The Fairies take their revenge. They send Strephon to Parliament and influence both Houses to pass any bills he may introduce. One of his innovations is a bill to throw the peerage open to diagnostic examination. The Peers, seeing their doom approaching, appeal to the Fairies to desist. The Fairies have fallen in love with the Peers and would like to oblige, but it is too late to stop Strephon. The Queen reproaches her subjects for their feminine weakness, but acknowledges her own weakness for a sentry.
Phyllis' two suitors discover that if either marries her, family tradition will require the loser to kill his successful rival; both therefore renounce Phyllis in the name of friendship. The Lord Chancellor pleads his own cause before himself and convinces himself that the law will allow him to marry her.

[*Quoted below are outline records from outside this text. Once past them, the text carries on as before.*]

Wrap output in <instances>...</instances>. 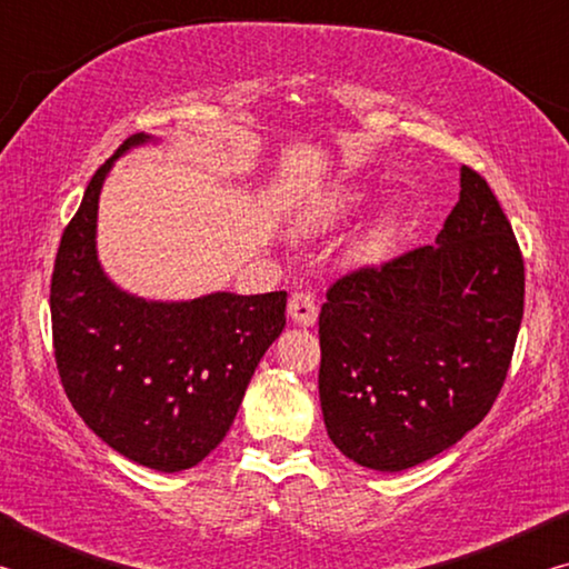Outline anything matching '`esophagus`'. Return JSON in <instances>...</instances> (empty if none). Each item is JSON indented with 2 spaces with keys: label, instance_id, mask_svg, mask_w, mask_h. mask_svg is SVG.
<instances>
[{
  "label": "esophagus",
  "instance_id": "esophagus-1",
  "mask_svg": "<svg viewBox=\"0 0 569 569\" xmlns=\"http://www.w3.org/2000/svg\"><path fill=\"white\" fill-rule=\"evenodd\" d=\"M288 316L298 326H313L319 319V306H316V298L311 291H298L288 301Z\"/></svg>",
  "mask_w": 569,
  "mask_h": 569
}]
</instances>
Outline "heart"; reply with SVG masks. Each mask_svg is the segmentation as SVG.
<instances>
[{
	"mask_svg": "<svg viewBox=\"0 0 569 569\" xmlns=\"http://www.w3.org/2000/svg\"><path fill=\"white\" fill-rule=\"evenodd\" d=\"M363 203V196L356 190H346V192H336V196L326 198L323 203L308 210V213L301 218V228L306 233H323V230H331L339 220L349 218L353 210H359ZM393 246V220L391 218H381L379 223H373L363 236L356 238V243L351 246V256L353 261L359 263H381L383 258L389 256V250Z\"/></svg>",
	"mask_w": 569,
	"mask_h": 569,
	"instance_id": "1",
	"label": "heart"
}]
</instances>
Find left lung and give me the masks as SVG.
<instances>
[{"label":"left lung","instance_id":"1","mask_svg":"<svg viewBox=\"0 0 569 569\" xmlns=\"http://www.w3.org/2000/svg\"><path fill=\"white\" fill-rule=\"evenodd\" d=\"M437 246L336 281L319 316V397L341 455L403 471L477 427L502 389L525 263L487 180L459 170Z\"/></svg>","mask_w":569,"mask_h":569}]
</instances>
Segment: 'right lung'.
I'll return each instance as SVG.
<instances>
[{"label": "right lung", "mask_w": 569, "mask_h": 569, "mask_svg": "<svg viewBox=\"0 0 569 569\" xmlns=\"http://www.w3.org/2000/svg\"><path fill=\"white\" fill-rule=\"evenodd\" d=\"M94 172L57 250L50 311L67 399L104 445L158 471L196 467L233 423L243 393L286 326V291H216L148 301L110 281L98 258V206L114 160Z\"/></svg>", "instance_id": "right-lung-1"}]
</instances>
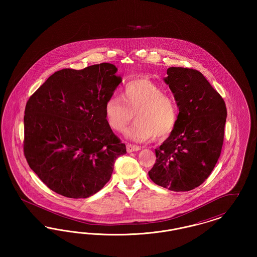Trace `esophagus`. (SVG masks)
<instances>
[{"label": "esophagus", "mask_w": 257, "mask_h": 257, "mask_svg": "<svg viewBox=\"0 0 257 257\" xmlns=\"http://www.w3.org/2000/svg\"><path fill=\"white\" fill-rule=\"evenodd\" d=\"M126 149H127V152H134V151H139L141 150V147H138V146H135V145H131V144H128L126 146Z\"/></svg>", "instance_id": "esophagus-1"}]
</instances>
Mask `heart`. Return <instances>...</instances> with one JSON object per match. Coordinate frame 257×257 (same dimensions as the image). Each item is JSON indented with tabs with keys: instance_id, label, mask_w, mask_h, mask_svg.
<instances>
[{
	"instance_id": "heart-1",
	"label": "heart",
	"mask_w": 257,
	"mask_h": 257,
	"mask_svg": "<svg viewBox=\"0 0 257 257\" xmlns=\"http://www.w3.org/2000/svg\"><path fill=\"white\" fill-rule=\"evenodd\" d=\"M121 98L112 95L105 103L108 125L123 132L133 115L136 124L126 131V137L137 143L168 138L178 119V108L173 97L165 94L161 86L147 79H137L123 86Z\"/></svg>"
}]
</instances>
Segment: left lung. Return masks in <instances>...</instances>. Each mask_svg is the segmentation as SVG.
Wrapping results in <instances>:
<instances>
[{
  "instance_id": "obj_1",
  "label": "left lung",
  "mask_w": 257,
  "mask_h": 257,
  "mask_svg": "<svg viewBox=\"0 0 257 257\" xmlns=\"http://www.w3.org/2000/svg\"><path fill=\"white\" fill-rule=\"evenodd\" d=\"M164 79L179 109L170 137L155 149L150 179L174 192H188L203 183L220 157L226 107L199 71L170 67Z\"/></svg>"
}]
</instances>
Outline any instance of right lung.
Here are the masks:
<instances>
[{"mask_svg":"<svg viewBox=\"0 0 257 257\" xmlns=\"http://www.w3.org/2000/svg\"><path fill=\"white\" fill-rule=\"evenodd\" d=\"M108 62L57 71L26 104L24 154L49 189L86 198L110 180L126 147L105 116V103L121 83Z\"/></svg>","mask_w":257,"mask_h":257,"instance_id":"add662e5","label":"right lung"}]
</instances>
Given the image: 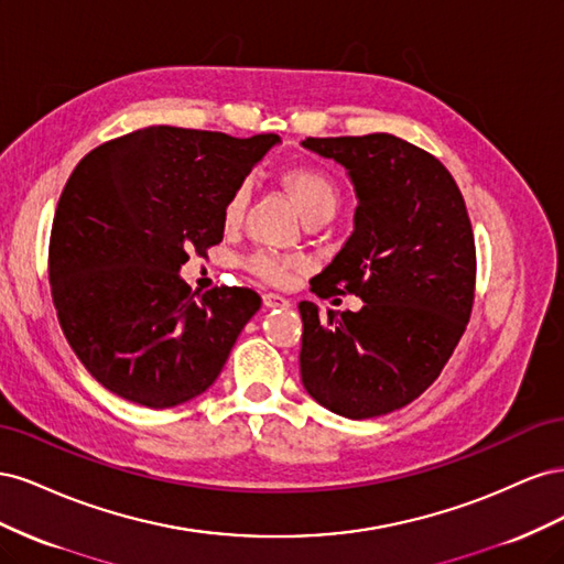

Meanwhile, Strephon makes Phyllis understand his mother is a fairy and they persuade Iolanthe to appeal to the Lord Chancellor. To make the appeal effective, she reveals her identity to him -- her husband -- and again incurs the death penalty. But the other Fairies have now married their respective Peers and announce to the Queen that they all deserve the same sentence. The Lord Chancellor suggests changing the law to read that every fairy who does not marry a mortal shall die. The Queen corrects the scroll and asks her sentry to save her life by marrying her. All the mortals present are then transformed into fairies and fly away with their consorts to Fairyland, leaving the House of Lords to be replenished according to intelligence rather than birth.